When considering whether the recipient is the beneficial owner of the relevant payment, the Portuguese tax authority follows the CJEU’s reasoning in the Danish conduit cases, i.e., the concept of beneficial owner should be interpreted as designating an entity who actually benefits from the income that is paid to it. Hence, an entity should not be considered as benefiting from the income paid to it when it serves as a mere conduit company that lacks economic substance.
An entity should, in principle, be deemed to act as a conduit company when all or almost all of the income is passed on by it to entities which do not fulfil the conditions for the application of the Interest and Royalties Directive.
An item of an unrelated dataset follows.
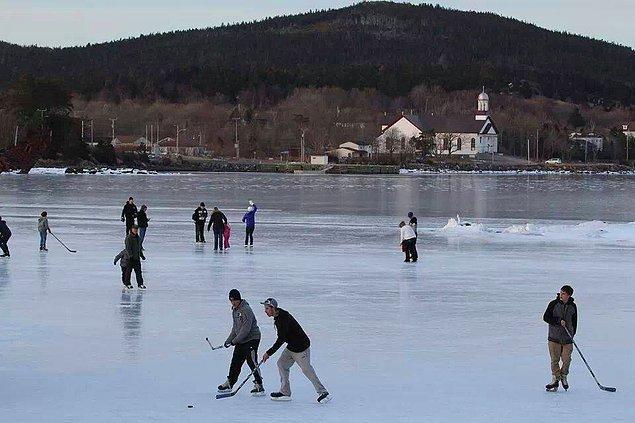 Kanada'nın Newfoundland şehrinde Atlantik Okyanusu bazen donar, öyle ki insanlar üzerinde buz hokeyi oynar.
The absence of actual economic substance must be inferred from an analysis of all the relevant factors relating, in particular, to the management of the company, its balance sheet, the structure of its costs and expenditure actually incurred, the staff that it employs, and the premises and equipment that it has.
Cases concerning questions of beneficial ownership have reached the Portuguese courts but have, so far, focused on procedural points, rather than a substantive application of the test. There has, for example, been a case concerning beneficial ownership in the context of the Portugal/ Canada double tax treaty (Case 45/10.2BELR (Tribunal Central Administrativo Sul)). The court decided that, because the Canadian tax authorities had certified on the relevant form that the conditions for the application of the treaty were fulfilled, the burden of proving that the Canadian Trust in receipt of the relevant income was not its beneficial owner rested on the Portuguese tax authority, and not the taxpayer. As the tax authority had failed to discharge that burden, the treaty applied, and the relevant tax had to be refunded.
Where the recipient is not the beneficial owner of the relevant income, it is unclear whether one could look through to the actual beneficial owner, for example to apply the double tax treaty between Portugal and the beneficial owner’s jurisdiction. This is not expressly provided for in the legislation and, so far, there has been no case law on the point, but the Portuguese tax authority tends to accept such an approach.